- REQUIRED TASKS
A: Reproduce the passage of the excavation report from "Neopalatial town. The" up to and including "to the northeast.".
B: In the excavation report, when was the house on the east side of the major street built?

- EXTRACT PROVIDED
******
The project excavated in three additional areas of the Neopalatial settlement, and in the course of this work uncovered a more complete plan of the LM IB town, exploring its limits on the northeast, and excavating areas that had been incompletely excavated in the past. It also uncovered earlier phases of the Neopalatial town and evidence for the way it (and Minoan civilization with it) was destroyed.

The project continued excavation along two of the town’s major streets. To the north of Block C it excavated along the street that led up through the center of the settlement separating Blocks B and C (Area 3). This was the major street in the town, and certainly the longest. It employed cobbles as pavement but more often used simple bedrock, and both surfaces were worn smooth from frequent foot traffic. It was not possible to follow the road to its end, but it appears to have been heading toward a small cave located along the eastern side of the island. During the summer a fresh water spring was discovered below this cave lying about 2 m. below sea level, and it is thought that a natural spring may have been located in the cave above during the late Bronze Age, providing a water source for the
 

Neopalatial town. The project also continued the excavation of the house that lay along the east side of this street, the southwest corner of which was exposed in 2009. The house was constructed at the beginning of the MM IIIA period, when the town’s street system was laid out, and appears to have been occupied and remodeled through the whole course of the Neopalatial period. The town’s major street runs along its west facade, turns to the east along its north facade and continues beyond it to the northeast.
******
(Spatial reasoning question data)
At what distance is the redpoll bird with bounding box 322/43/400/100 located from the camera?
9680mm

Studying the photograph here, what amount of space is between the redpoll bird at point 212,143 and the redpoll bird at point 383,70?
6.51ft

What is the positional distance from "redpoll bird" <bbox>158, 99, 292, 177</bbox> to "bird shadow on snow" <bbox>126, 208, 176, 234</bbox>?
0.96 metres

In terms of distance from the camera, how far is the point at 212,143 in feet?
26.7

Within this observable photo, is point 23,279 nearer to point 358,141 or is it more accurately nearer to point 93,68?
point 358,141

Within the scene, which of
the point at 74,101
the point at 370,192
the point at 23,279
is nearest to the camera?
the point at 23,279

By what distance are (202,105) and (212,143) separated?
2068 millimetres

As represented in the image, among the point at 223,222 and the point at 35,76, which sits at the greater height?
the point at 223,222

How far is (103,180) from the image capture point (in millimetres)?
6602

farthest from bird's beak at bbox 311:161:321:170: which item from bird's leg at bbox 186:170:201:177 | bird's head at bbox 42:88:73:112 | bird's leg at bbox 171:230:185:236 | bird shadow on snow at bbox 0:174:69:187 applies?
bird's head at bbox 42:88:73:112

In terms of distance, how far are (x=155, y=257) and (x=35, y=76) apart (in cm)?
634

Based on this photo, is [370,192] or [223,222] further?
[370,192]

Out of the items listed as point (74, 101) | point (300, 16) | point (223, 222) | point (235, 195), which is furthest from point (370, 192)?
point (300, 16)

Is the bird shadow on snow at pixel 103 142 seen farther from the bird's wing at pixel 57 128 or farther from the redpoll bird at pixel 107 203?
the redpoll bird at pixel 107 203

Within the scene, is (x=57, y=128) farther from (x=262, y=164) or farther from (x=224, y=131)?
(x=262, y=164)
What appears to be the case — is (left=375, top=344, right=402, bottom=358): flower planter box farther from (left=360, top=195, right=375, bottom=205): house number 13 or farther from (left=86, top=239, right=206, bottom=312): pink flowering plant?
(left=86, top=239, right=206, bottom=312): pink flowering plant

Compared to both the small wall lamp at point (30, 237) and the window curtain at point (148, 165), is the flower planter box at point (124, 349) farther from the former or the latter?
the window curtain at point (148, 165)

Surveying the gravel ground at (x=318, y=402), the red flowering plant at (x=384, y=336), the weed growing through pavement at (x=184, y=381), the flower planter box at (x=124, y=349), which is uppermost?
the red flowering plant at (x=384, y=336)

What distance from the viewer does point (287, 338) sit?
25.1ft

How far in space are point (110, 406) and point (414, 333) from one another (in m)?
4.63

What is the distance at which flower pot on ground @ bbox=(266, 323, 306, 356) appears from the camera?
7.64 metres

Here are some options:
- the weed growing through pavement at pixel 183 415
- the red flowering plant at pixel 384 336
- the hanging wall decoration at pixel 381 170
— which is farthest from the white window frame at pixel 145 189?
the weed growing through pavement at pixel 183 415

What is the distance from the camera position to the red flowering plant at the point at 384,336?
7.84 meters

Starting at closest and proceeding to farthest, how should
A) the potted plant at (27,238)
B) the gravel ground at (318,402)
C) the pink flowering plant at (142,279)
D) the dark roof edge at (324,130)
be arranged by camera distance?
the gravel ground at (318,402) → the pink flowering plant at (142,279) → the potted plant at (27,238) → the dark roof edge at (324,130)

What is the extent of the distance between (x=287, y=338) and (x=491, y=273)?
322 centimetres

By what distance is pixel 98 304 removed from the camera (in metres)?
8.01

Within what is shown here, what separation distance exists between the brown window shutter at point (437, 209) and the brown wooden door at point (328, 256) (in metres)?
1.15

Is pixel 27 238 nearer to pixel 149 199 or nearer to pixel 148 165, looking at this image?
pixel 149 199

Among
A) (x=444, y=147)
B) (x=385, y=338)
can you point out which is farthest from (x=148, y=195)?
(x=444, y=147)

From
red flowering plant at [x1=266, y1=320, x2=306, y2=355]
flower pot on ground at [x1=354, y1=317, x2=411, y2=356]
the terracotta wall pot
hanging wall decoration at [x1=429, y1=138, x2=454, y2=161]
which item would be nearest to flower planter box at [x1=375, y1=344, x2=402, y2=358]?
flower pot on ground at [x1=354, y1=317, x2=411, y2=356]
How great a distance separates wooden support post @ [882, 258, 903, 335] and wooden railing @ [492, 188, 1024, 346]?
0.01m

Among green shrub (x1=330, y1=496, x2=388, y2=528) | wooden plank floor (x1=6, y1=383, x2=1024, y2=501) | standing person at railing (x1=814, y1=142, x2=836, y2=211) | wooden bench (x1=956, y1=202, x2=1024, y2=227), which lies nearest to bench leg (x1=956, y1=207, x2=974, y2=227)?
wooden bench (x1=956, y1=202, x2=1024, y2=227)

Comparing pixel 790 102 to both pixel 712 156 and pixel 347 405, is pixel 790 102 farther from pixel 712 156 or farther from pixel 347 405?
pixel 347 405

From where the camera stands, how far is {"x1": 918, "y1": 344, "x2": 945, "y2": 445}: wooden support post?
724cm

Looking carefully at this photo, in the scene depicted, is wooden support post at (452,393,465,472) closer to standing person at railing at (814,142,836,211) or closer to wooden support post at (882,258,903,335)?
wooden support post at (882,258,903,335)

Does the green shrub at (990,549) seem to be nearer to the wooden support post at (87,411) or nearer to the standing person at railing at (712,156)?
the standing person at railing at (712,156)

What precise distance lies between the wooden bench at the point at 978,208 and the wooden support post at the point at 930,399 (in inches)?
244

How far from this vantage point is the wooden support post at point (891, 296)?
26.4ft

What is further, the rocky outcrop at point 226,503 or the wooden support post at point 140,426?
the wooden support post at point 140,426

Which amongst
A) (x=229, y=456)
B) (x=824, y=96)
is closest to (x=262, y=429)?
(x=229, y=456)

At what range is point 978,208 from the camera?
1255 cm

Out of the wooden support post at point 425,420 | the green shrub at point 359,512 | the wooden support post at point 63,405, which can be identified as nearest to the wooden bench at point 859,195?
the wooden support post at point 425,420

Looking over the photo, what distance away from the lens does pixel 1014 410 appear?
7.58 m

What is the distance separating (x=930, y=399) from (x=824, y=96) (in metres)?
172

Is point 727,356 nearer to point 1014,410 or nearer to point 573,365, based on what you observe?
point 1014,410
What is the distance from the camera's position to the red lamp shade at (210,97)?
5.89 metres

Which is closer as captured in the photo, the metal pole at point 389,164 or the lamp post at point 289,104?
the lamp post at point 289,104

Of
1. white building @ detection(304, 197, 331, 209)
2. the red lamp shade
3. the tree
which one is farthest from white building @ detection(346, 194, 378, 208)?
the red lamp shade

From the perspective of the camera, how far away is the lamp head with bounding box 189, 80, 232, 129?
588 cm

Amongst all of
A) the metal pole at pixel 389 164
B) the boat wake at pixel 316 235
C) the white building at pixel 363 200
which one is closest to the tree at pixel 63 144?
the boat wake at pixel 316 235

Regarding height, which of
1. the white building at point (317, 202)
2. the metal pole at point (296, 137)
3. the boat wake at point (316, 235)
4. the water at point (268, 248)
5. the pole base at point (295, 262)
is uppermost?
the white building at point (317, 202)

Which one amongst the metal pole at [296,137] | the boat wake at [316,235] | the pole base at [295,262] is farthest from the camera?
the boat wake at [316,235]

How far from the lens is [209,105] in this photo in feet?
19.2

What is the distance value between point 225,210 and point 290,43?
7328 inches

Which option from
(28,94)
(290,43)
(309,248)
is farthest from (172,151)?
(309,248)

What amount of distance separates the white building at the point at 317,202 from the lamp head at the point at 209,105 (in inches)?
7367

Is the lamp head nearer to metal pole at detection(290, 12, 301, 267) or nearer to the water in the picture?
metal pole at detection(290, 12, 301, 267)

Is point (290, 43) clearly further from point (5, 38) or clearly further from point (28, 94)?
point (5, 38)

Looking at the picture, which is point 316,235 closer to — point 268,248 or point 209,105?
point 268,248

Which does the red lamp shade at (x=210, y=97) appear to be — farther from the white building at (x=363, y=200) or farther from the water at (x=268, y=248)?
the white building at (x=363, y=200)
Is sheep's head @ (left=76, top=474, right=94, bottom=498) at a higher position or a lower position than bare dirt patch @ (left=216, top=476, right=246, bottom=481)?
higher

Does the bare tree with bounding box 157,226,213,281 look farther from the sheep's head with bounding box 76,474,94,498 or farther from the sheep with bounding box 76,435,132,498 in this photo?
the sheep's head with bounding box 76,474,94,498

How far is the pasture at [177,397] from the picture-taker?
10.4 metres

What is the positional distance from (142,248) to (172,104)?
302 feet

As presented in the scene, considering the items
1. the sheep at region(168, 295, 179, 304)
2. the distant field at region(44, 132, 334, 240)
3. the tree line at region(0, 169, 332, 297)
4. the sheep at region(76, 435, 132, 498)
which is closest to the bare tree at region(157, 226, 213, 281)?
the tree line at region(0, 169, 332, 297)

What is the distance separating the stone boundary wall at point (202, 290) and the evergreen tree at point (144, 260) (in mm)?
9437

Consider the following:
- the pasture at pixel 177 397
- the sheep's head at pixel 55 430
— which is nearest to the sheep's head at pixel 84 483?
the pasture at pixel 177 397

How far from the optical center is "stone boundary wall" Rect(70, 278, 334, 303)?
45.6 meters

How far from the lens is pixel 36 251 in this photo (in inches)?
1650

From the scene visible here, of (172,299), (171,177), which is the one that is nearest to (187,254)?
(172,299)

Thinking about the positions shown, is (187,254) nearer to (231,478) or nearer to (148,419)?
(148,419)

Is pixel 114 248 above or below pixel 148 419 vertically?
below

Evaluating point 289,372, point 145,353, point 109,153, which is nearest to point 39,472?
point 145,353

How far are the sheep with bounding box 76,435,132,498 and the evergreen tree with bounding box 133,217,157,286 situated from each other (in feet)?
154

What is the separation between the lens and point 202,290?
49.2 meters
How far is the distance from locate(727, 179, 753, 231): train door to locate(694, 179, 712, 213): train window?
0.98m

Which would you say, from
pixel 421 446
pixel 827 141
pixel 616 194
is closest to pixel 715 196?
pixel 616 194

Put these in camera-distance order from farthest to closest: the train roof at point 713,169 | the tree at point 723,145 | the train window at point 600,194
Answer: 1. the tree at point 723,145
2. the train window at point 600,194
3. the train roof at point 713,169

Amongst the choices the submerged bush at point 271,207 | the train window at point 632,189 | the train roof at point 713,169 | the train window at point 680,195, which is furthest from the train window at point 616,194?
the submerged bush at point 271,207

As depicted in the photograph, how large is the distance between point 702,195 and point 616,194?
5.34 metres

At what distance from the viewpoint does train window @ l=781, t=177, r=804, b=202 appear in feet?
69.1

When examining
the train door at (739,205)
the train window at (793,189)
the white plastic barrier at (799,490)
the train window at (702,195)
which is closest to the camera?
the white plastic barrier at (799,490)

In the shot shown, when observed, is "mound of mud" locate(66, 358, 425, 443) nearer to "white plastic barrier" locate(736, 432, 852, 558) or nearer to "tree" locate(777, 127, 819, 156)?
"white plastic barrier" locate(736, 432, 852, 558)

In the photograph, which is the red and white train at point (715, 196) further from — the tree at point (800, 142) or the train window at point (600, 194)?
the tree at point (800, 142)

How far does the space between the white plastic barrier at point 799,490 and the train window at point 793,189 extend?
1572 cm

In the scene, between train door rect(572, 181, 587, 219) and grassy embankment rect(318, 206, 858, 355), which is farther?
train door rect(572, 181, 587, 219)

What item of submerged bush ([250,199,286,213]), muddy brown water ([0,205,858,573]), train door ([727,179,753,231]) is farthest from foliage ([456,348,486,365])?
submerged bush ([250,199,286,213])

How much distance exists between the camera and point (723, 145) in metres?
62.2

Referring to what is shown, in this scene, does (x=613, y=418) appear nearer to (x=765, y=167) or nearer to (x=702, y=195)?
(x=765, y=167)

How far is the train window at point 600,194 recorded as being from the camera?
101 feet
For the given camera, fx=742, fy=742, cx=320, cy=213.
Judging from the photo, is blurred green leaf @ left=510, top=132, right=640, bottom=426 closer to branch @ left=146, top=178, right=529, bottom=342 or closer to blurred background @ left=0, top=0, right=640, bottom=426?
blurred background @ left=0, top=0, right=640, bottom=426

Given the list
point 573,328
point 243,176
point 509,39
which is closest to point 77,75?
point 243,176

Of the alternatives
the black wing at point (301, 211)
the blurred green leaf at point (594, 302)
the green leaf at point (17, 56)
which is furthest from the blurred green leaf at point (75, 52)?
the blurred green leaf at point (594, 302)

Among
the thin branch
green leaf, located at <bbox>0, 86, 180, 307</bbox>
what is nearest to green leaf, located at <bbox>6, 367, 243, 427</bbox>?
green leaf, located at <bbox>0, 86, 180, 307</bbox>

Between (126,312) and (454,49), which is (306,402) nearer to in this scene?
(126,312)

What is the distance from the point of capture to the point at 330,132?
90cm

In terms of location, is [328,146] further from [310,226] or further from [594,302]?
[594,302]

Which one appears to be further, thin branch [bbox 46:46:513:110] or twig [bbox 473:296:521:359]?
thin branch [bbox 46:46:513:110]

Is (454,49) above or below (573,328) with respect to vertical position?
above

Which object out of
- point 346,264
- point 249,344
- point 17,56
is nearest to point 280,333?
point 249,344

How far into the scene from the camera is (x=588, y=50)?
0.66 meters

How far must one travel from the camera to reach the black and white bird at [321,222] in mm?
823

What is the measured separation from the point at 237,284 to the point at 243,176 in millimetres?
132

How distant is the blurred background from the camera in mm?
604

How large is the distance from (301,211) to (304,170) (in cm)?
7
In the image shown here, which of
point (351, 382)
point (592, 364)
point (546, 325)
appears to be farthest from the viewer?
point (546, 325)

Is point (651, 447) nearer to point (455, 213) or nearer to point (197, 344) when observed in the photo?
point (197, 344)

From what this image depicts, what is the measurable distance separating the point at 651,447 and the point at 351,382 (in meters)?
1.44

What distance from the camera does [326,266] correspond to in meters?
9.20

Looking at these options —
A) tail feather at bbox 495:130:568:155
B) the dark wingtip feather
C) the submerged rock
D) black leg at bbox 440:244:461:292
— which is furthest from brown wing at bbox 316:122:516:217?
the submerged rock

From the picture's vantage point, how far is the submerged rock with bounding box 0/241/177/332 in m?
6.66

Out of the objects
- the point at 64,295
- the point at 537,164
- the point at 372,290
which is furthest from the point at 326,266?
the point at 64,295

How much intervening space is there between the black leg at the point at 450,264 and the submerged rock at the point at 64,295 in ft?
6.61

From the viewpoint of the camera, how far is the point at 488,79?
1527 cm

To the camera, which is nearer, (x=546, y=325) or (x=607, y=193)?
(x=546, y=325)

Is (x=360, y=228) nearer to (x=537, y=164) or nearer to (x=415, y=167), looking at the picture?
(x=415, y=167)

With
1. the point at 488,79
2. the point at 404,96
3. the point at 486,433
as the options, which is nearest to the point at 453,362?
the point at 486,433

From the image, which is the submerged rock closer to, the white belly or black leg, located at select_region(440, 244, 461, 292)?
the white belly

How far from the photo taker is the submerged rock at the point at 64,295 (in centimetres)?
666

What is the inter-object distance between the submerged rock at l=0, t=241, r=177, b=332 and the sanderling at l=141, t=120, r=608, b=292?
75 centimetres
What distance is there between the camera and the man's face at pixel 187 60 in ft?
******
- SOLUTIONS PER TASK
A:
Neopalatial town. The project also continued the excavation of the house that lay along the east side of this street, the southwest corner of which was exposed in 2009. The house was constructed at the beginning of the MM IIIA period, when the town’s street system was laid out, and appears to have been occupied and remodeled through the whole course of the Neopalatial period. The town’s major street runs along its west facade, turns to the east along its north facade and continues beyond it to the northeast.

B: It was built at the beginning of the MM IIIA period, when the town's street system was laid out.